───── DATA RECORDS ─────
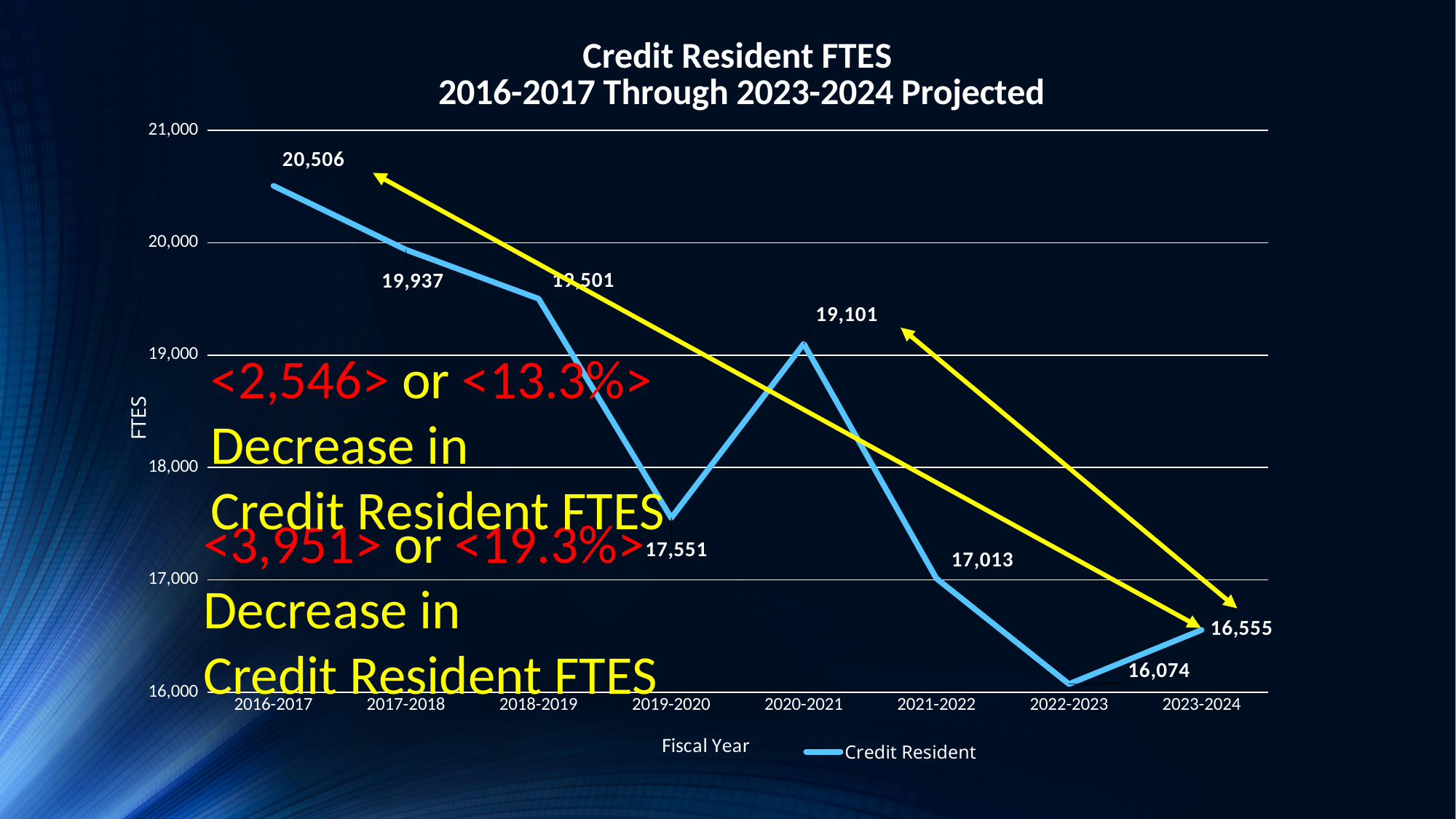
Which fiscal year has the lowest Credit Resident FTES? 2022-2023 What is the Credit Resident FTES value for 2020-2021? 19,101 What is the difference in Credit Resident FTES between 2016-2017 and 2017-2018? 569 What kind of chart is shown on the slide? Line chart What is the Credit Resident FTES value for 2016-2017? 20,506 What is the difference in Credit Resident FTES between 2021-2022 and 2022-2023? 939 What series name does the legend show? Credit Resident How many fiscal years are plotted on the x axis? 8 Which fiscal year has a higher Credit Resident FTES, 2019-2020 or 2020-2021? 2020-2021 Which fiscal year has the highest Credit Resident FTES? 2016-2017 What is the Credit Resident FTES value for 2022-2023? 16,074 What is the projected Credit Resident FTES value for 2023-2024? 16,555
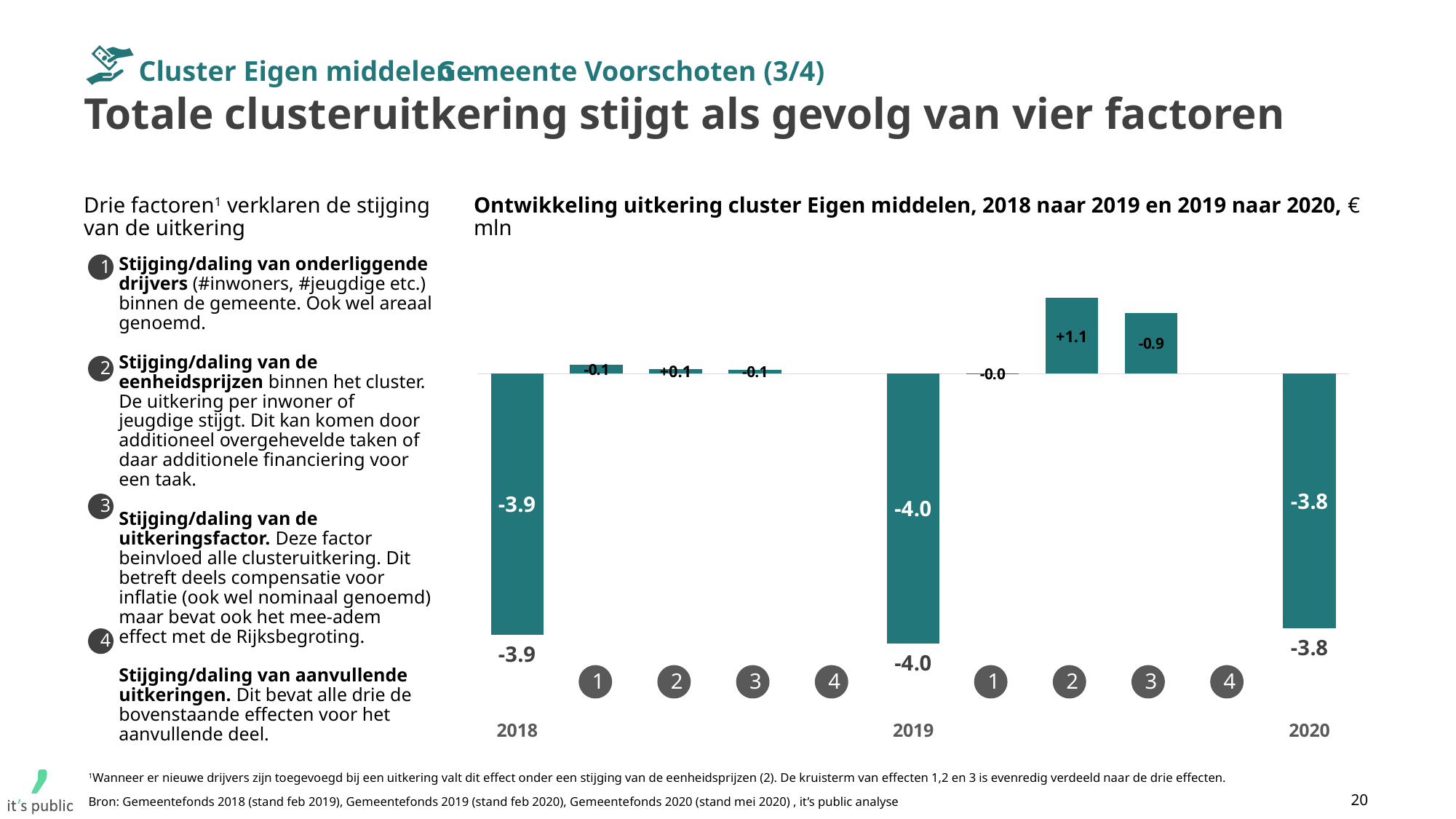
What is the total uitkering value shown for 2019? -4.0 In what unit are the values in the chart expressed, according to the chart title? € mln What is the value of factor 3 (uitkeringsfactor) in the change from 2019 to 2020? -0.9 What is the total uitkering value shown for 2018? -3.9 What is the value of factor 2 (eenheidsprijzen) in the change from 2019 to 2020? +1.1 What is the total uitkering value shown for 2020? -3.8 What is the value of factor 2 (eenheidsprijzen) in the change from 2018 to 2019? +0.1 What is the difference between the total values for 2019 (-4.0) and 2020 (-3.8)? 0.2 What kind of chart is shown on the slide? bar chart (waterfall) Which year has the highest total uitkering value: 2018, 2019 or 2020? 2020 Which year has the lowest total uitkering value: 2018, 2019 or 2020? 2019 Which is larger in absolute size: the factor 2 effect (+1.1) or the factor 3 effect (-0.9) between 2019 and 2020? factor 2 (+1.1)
─────
───── DATA RECORDS ─────
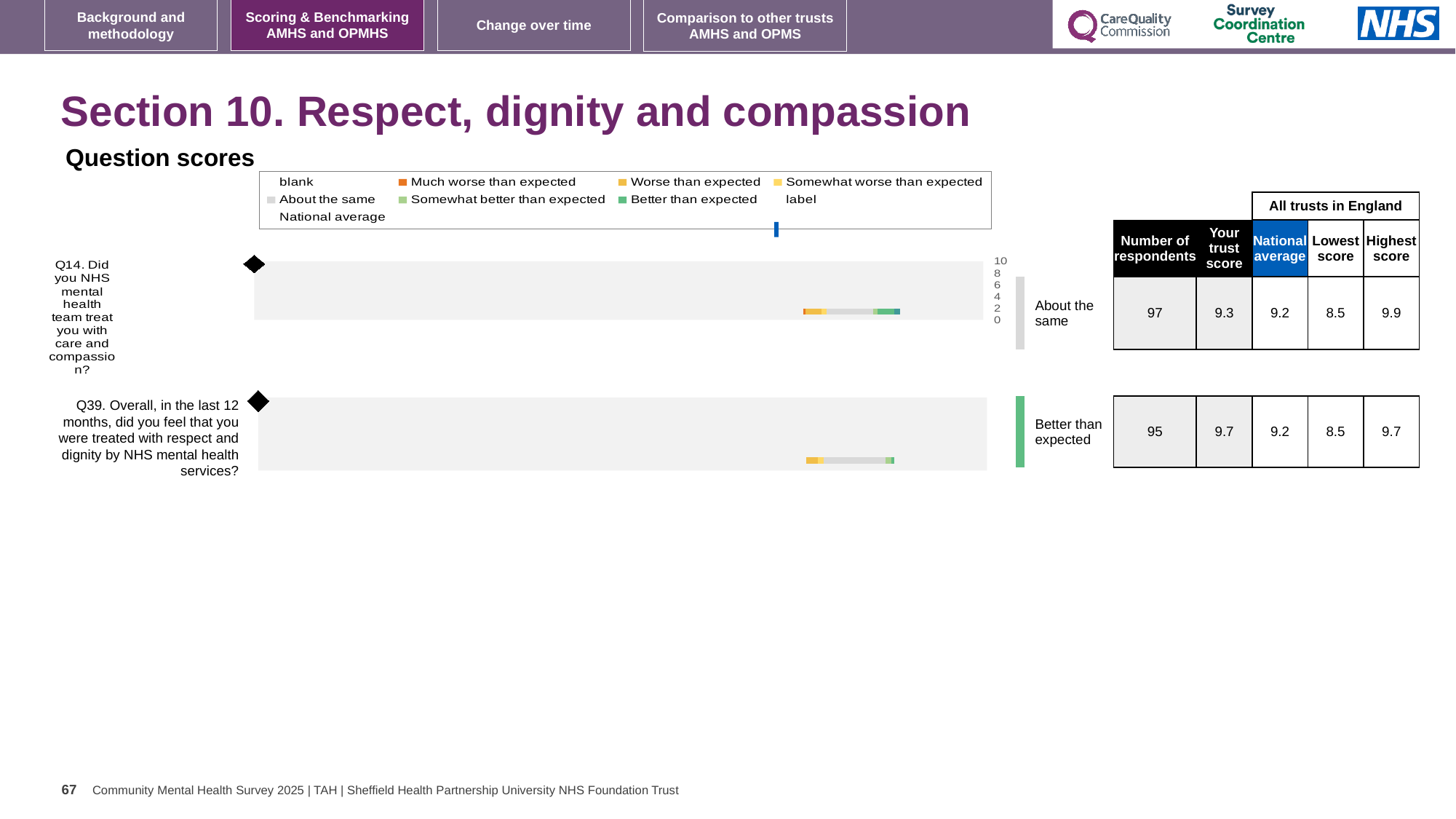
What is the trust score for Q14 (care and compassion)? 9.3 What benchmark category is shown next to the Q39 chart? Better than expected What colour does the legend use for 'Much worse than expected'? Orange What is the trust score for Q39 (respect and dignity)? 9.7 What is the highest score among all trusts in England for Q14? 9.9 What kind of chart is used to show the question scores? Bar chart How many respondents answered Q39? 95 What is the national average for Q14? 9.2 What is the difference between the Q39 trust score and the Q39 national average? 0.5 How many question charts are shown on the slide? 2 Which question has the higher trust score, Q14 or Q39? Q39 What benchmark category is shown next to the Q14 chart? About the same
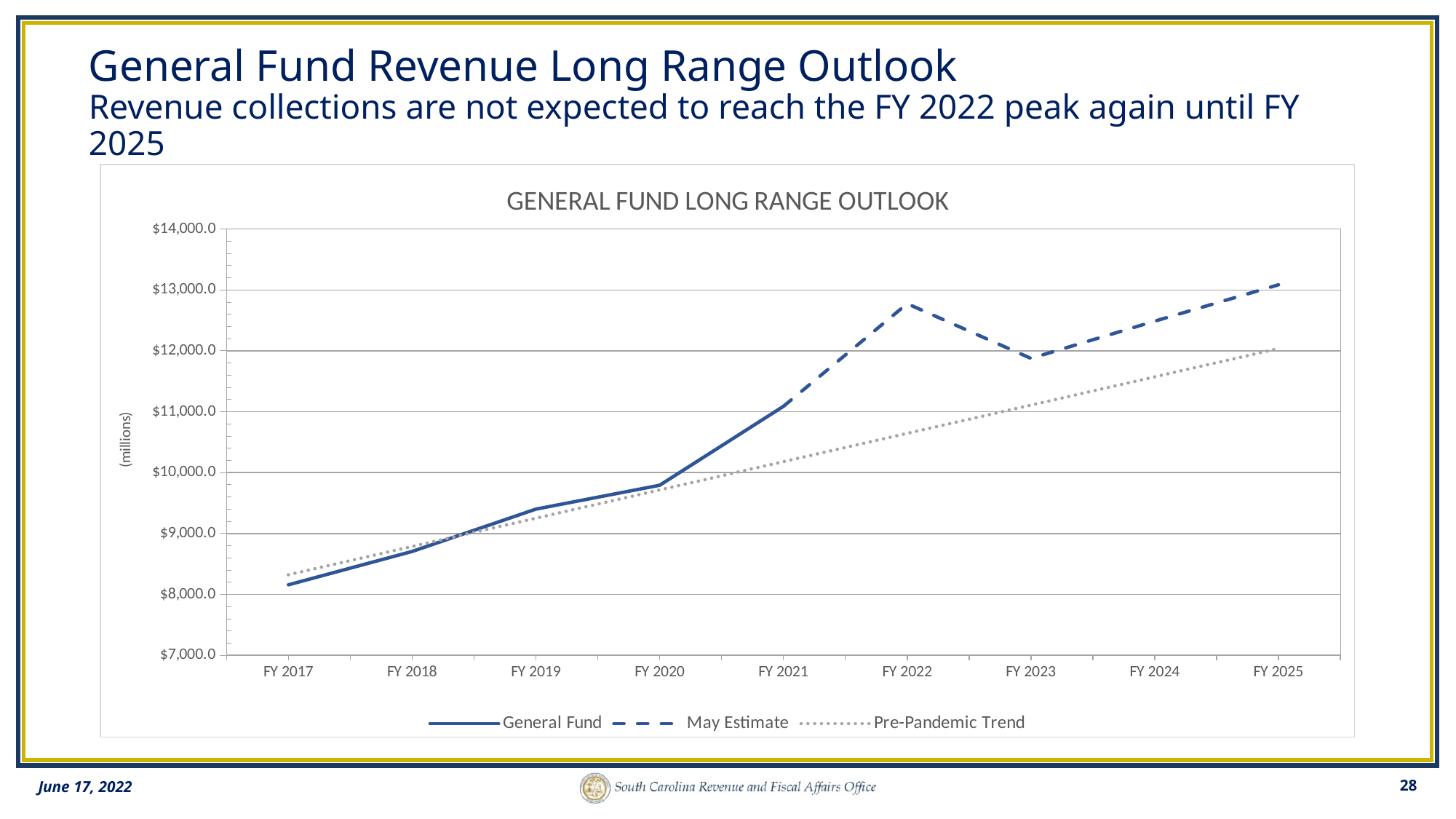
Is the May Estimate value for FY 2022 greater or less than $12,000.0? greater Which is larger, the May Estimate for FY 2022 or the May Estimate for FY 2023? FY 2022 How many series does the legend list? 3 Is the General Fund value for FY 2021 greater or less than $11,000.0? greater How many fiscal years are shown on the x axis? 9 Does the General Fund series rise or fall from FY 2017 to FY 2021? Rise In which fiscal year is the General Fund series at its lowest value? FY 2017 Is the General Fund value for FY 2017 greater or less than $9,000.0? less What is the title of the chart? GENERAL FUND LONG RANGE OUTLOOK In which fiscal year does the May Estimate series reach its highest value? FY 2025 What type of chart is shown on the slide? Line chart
─────
───── DATA RECORDS ─────
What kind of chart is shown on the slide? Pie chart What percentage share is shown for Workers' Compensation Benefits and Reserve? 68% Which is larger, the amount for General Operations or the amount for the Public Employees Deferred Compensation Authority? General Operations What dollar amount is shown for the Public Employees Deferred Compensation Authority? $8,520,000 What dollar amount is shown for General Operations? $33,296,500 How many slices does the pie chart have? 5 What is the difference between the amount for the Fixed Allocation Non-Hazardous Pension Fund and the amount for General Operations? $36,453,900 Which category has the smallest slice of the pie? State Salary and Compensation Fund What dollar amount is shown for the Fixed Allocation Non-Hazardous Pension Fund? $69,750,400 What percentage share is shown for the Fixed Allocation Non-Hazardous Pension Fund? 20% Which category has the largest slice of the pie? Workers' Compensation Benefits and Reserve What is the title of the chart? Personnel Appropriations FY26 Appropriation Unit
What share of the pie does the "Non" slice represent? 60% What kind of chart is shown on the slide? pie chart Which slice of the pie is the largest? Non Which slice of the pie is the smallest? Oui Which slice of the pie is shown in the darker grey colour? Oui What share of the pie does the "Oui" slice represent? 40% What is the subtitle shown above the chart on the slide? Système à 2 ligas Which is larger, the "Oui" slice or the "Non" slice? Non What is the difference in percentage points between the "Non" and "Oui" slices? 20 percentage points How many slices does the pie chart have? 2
─────
* [WHAT TO DO]: Substitute "confidence score" for "trust score" in the records starting at the line containing "What is the trust score for Q14" and ending at the line containing "Is the May Estimate", and return only those lines with everything else unchanged. Leave the pictures out of your answer.

* [EXERCISE SOLUTION]:
What is the confidence score for Q14 (care and compassion)? 9.3 What benchmark category is shown next to the Q39 chart? Better than expected What colour does the legend use for 'Much worse than expected'? Orange What is the confidence score for Q39 (respect and dignity)? 9.7 What is the highest score among all trusts in England for Q14? 9.9 What kind of chart is used to show the question scores? Bar chart How many respondents answered Q39? 95 What is the national average for Q14? 9.2 What is the difference between the Q39 confidence score and the Q39 national average? 0.5 How many question charts are shown on the slide? 2 Which question has the higher confidence score, Q14 or Q39? Q39 What benchmark category is shown next to the Q14 chart? About the same
Is the May Estimate value for FY 2022 greater or less than $12,000.0? greater Which is larger, the May Estimate for FY 2022 or the May Estimate for FY 2023? FY 2022 How many series does the legend list? 3 Is the General Fund value for FY 2021 greater or less than $11,000.0? greater How many fiscal years are shown on the x axis? 9 Does the General Fund series rise or fall from FY 2017 to FY 2021? Rise In which fiscal year is the General Fund series at its lowest value? FY 2017 Is the General Fund value for FY 2017 greater or less than $9,000.0? less What is the title of the chart? GENERAL FUND LONG RANGE OUTLOOK In which fiscal year does the May Estimate series reach its highest value? FY 2025 What type of chart is shown on the slide? Line chart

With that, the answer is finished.